What's the next step??? How do I go about getting out?? Getting a place of my own?? I have to find a house because this house comes with his job. I'll probably lose my pets, etc. And, I know that is just stupid stuff, but it does bother me. But I feel like we are just delaying the inevitable. It's going to happen at some point, so why not sooner than later. I've been feeling this way since almost 3 months into our marriage, and unfortunately nothing has changed, except the fact that I am now doing what he does and ignoring the problems. But, that may delay the fighting, but nothing gets fixed.

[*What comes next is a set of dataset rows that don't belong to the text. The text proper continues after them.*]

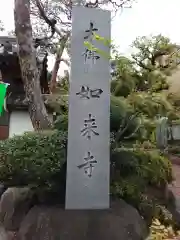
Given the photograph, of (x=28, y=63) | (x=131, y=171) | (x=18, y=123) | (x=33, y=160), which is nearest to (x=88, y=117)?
(x=33, y=160)

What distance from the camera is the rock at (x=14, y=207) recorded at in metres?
4.50

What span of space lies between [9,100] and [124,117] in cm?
821

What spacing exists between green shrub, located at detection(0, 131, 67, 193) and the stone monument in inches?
8.2

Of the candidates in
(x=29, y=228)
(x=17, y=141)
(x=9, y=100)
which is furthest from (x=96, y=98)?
(x=9, y=100)

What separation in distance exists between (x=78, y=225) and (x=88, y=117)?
1347 mm

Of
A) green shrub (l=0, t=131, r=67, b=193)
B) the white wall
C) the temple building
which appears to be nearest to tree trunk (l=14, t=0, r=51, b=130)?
green shrub (l=0, t=131, r=67, b=193)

Thanks for listening to my rant. It helps me to get it all put into words whether anyone can make sense of my venting or not! Any advice and/or sharing of stories is appreciated, though.


----------



## Powerbane (Nov 8, 2010)

Wish I could help! Do what you need to do for you. You can't fix everyone no matter how hard you try. Make things right for you and everything else will follow.
_Posted via Mobile Device_


----------



## Homemaker_Numero_Uno (Jan 18, 2011)

You just need to do it and to make sure that things like finding a place that's affordable and will take pets, etc. do not become negative self-fulfilling prophesies. Take all the energy you would put into jumping through hoops for spouse and put it to use for yourself. Don't you think you are worth that effort?


----------



## ku1980rose (Sep 7, 2010)

Thanks! I agree and I know I can and will make it through this! It's just my anxiety talking! My excuses are little things in the overall bigger picture. But I'm not happy. We are not happy although he would never admit it. But if this is a happy marriage for him then I feel sorry for him that he doesn't want more. Out of sight out if mind just doesn't work for me. Ignoring the problems and issues doesn't make them go away. I just dong know how to approach it with him because he always shuts down or cries or both. Or he gets angry and then runs off. He won't talk and that's one thing that got us here in the first place.
_Posted via Mobile Device_


----------